━━ INFORMATION GIVEN ━━

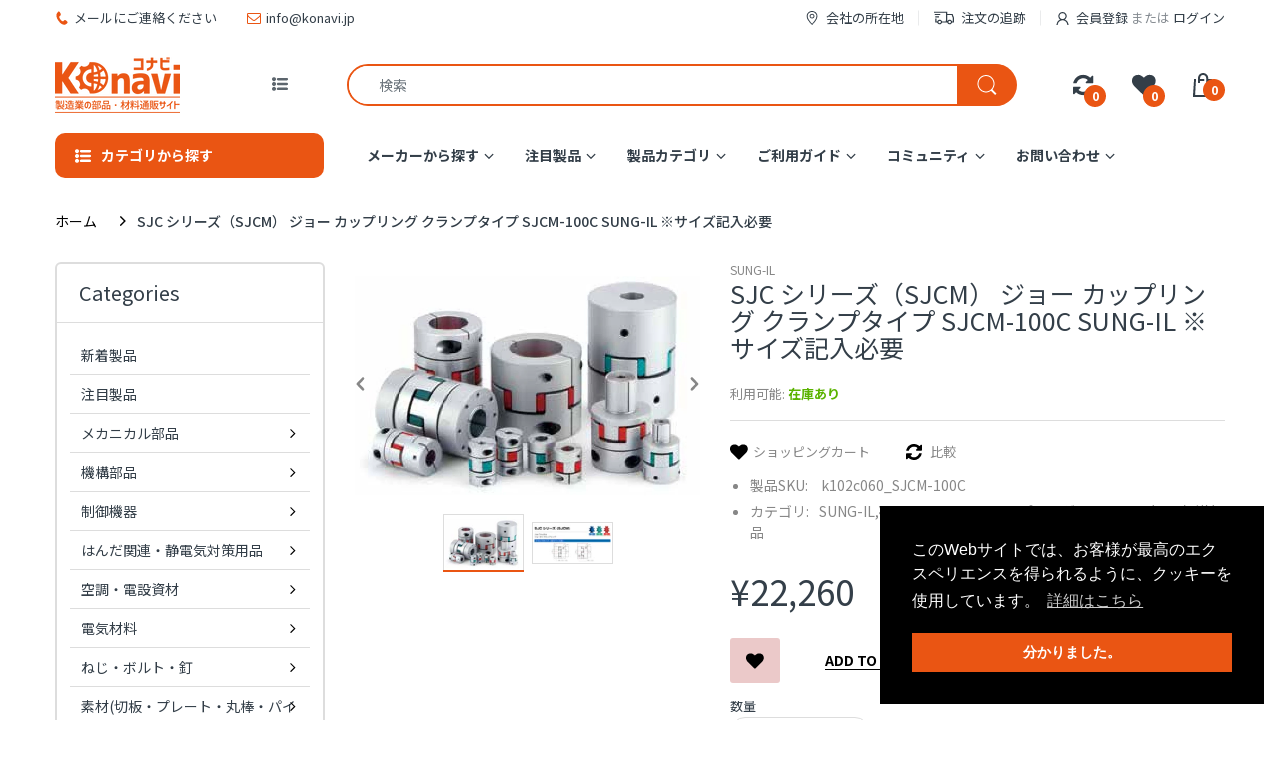

--- FILE ---
content_type: text/javascript; charset=utf-8
request_url: https://www.konavi.jp/web-pixels@7cecd0b6w90c54c6cpe92089d5m57a67346/web-pixel-439189683@728114a5167fec3ce2fdbc41bef2eeb1/sandbox/worker.modern.js
body_size: -671
content:
importScripts('https://www.konavi.jp/cdn/wpm/s7cecd0b6w90c54c6cpe92089d5m57a67346m.js');
globalThis.shopify = self.webPixelsManager.createShopifyExtend('439189683', 'APP');
importScripts('/web-pixels/strict/app/web-pixel-439189683@728114a5167fec3ce2fdbc41bef2eeb1.js');
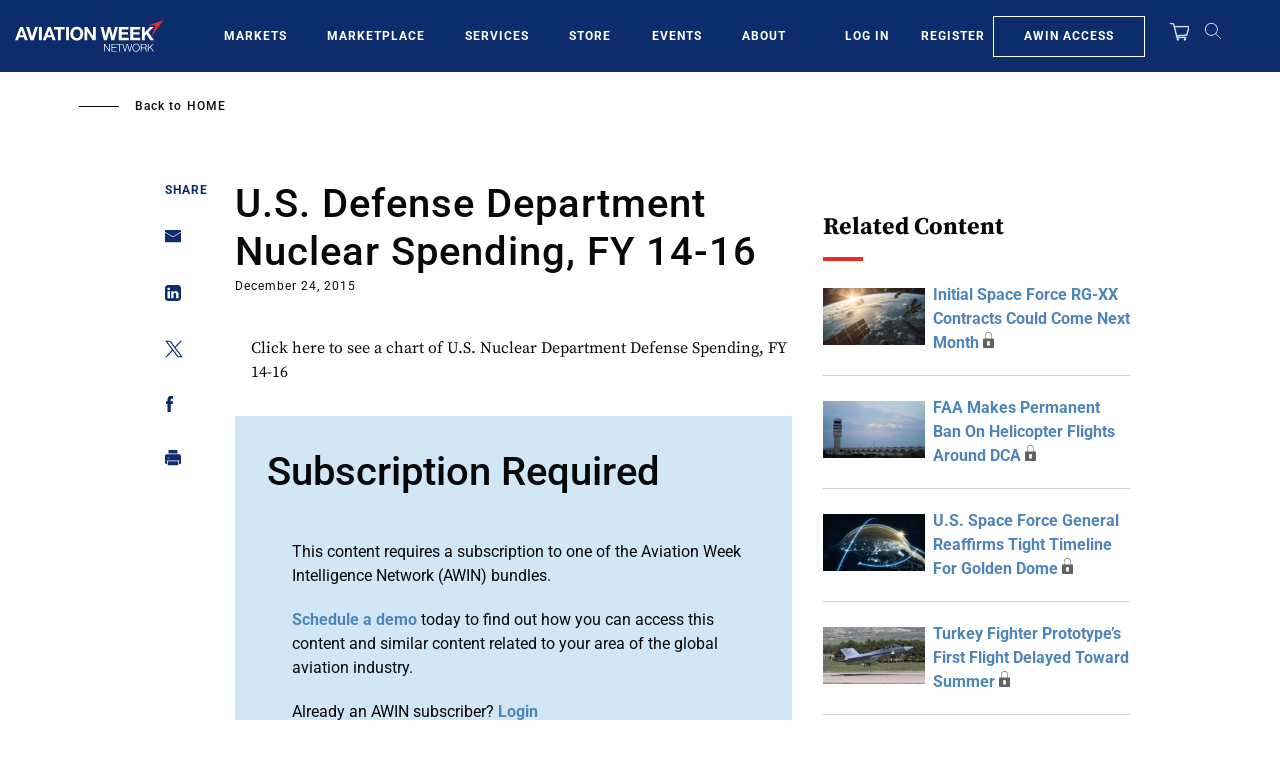

--- FILE ---
content_type: text/javascript; charset=UTF-8
request_url: https://aviationweek.com/awn/api/visitor-info?format=js
body_size: -259
content:
var awnVisitorInfo = {"ipAddress":"18.219.99.0"};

━━━

* **EXERCISE DIRECTIONS**
Filter the entries down to the lines holding the string "javascript". Copy each of those lines.

* **OUTPUT FOR THIS TASK**
content_type: text/javascript; charset=utf-8
content_type: text/javascript; charset=UTF-8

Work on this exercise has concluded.